In the forum thread about getting a PN5180 module to work with Arduino, which level shifter does the poster say they are using?

---------- Quoted text ----------

I'm new to Arduino and fairly clueless to this world in general.
I'm trying to get ATrappmann's PN5180 github resource to work. While the code compiles, loads, and appears to run correctly, I've been unable to get the hardware to recognize any ISO 15693 cards. I've copied the coding, wiring, and hardware exactly (I think). I'm unsure what level shifter is being used in the github wiring but I'm using a I2C-LOGIC-MD-5PC-SCZW (Amazon link here).
I've confirmed continuity on all the solder joints and have tried to check voltage. I read 5 and/or 3.3 at various connections but have no idea what voltage should be reading where or when.
Any ideas on how to effectively start troubleshooting this? Aside from importing the entire zip file, is there something else that needs to be set up to allow the programs to run correctly?
Jim-p: The serial monitor is looping the result of "*** No card detected!" I can post a screenshot of the serial monitor dialogue when I get home from work.
TomGeorge: Sorry, see below:
// NAME: PN5180-FeliCa.ino
//
// DESC: Example usage of the PN5180 library for the PN5180-NFC Module
// from NXP Semiconductors.
//
// Copyright (c) 2018 by Andreas Trappmann. All rights reserved.
// Copyright (c) 2019 by Dirk Carstensen.
// Copyright (c) 2020 by CrazyRedMachine.
//
// This file is part of the PN5180 library for the Arduino environment.
//
// This library is free software; you can redistribute it and/or
// modify it under the terms of the GNU Lesser General Public
// License as published by the Free Software Foundation; either
// version 2.1 of the License, or (at your option) any later version.
//
// This library is distributed in the hope that it will be useful,
// but WITHOUT ANY WARRANTY; without even the implied warranty of
// MERCHANTABILITY or FITNESS FOR A PARTICULAR PURPOSE. See the GNU
// Lesser General Public License for more details.

---------- Entries supplied ----------

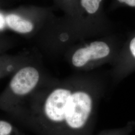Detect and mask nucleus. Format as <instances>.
Returning a JSON list of instances; mask_svg holds the SVG:
<instances>
[{"mask_svg": "<svg viewBox=\"0 0 135 135\" xmlns=\"http://www.w3.org/2000/svg\"><path fill=\"white\" fill-rule=\"evenodd\" d=\"M110 48L103 42L95 41L88 46L78 49L73 54L71 62L75 67L81 68L91 61L105 58L110 53Z\"/></svg>", "mask_w": 135, "mask_h": 135, "instance_id": "obj_3", "label": "nucleus"}, {"mask_svg": "<svg viewBox=\"0 0 135 135\" xmlns=\"http://www.w3.org/2000/svg\"><path fill=\"white\" fill-rule=\"evenodd\" d=\"M121 3H125L132 7H135V0H118Z\"/></svg>", "mask_w": 135, "mask_h": 135, "instance_id": "obj_9", "label": "nucleus"}, {"mask_svg": "<svg viewBox=\"0 0 135 135\" xmlns=\"http://www.w3.org/2000/svg\"><path fill=\"white\" fill-rule=\"evenodd\" d=\"M6 19L4 16L0 13V30L3 29L5 27Z\"/></svg>", "mask_w": 135, "mask_h": 135, "instance_id": "obj_8", "label": "nucleus"}, {"mask_svg": "<svg viewBox=\"0 0 135 135\" xmlns=\"http://www.w3.org/2000/svg\"><path fill=\"white\" fill-rule=\"evenodd\" d=\"M0 135H22L18 129L9 121L0 119Z\"/></svg>", "mask_w": 135, "mask_h": 135, "instance_id": "obj_6", "label": "nucleus"}, {"mask_svg": "<svg viewBox=\"0 0 135 135\" xmlns=\"http://www.w3.org/2000/svg\"><path fill=\"white\" fill-rule=\"evenodd\" d=\"M29 109L20 120L38 135H74L83 130L92 114L89 93L67 83L54 84L30 98Z\"/></svg>", "mask_w": 135, "mask_h": 135, "instance_id": "obj_1", "label": "nucleus"}, {"mask_svg": "<svg viewBox=\"0 0 135 135\" xmlns=\"http://www.w3.org/2000/svg\"><path fill=\"white\" fill-rule=\"evenodd\" d=\"M23 65L11 62H0V79L9 75H12L19 68Z\"/></svg>", "mask_w": 135, "mask_h": 135, "instance_id": "obj_5", "label": "nucleus"}, {"mask_svg": "<svg viewBox=\"0 0 135 135\" xmlns=\"http://www.w3.org/2000/svg\"><path fill=\"white\" fill-rule=\"evenodd\" d=\"M130 47L132 53L135 57V37L131 41Z\"/></svg>", "mask_w": 135, "mask_h": 135, "instance_id": "obj_10", "label": "nucleus"}, {"mask_svg": "<svg viewBox=\"0 0 135 135\" xmlns=\"http://www.w3.org/2000/svg\"><path fill=\"white\" fill-rule=\"evenodd\" d=\"M102 0H81L82 7L89 14H93L98 10Z\"/></svg>", "mask_w": 135, "mask_h": 135, "instance_id": "obj_7", "label": "nucleus"}, {"mask_svg": "<svg viewBox=\"0 0 135 135\" xmlns=\"http://www.w3.org/2000/svg\"><path fill=\"white\" fill-rule=\"evenodd\" d=\"M5 19L6 23L8 27L19 33H29L33 31L34 28V26L31 22L17 15H8Z\"/></svg>", "mask_w": 135, "mask_h": 135, "instance_id": "obj_4", "label": "nucleus"}, {"mask_svg": "<svg viewBox=\"0 0 135 135\" xmlns=\"http://www.w3.org/2000/svg\"><path fill=\"white\" fill-rule=\"evenodd\" d=\"M42 82L39 69L32 65L21 66L0 94V108L16 117L26 101L39 90Z\"/></svg>", "mask_w": 135, "mask_h": 135, "instance_id": "obj_2", "label": "nucleus"}]
</instances>
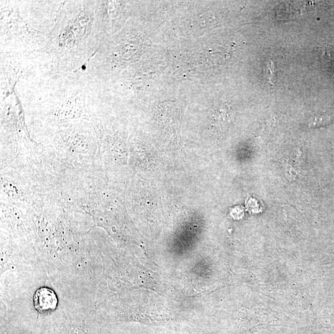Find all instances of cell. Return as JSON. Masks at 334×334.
Segmentation results:
<instances>
[{"mask_svg": "<svg viewBox=\"0 0 334 334\" xmlns=\"http://www.w3.org/2000/svg\"><path fill=\"white\" fill-rule=\"evenodd\" d=\"M264 74L267 81L271 84H274L276 79L277 68L272 59H270L265 65Z\"/></svg>", "mask_w": 334, "mask_h": 334, "instance_id": "cell-2", "label": "cell"}, {"mask_svg": "<svg viewBox=\"0 0 334 334\" xmlns=\"http://www.w3.org/2000/svg\"><path fill=\"white\" fill-rule=\"evenodd\" d=\"M35 309L38 312L46 313L54 310L58 304L57 295L48 288H41L35 292L34 297Z\"/></svg>", "mask_w": 334, "mask_h": 334, "instance_id": "cell-1", "label": "cell"}]
</instances>
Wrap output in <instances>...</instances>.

----------

Response to the exercise:
An I2C-LOGIC-MD-5PC-SCZW.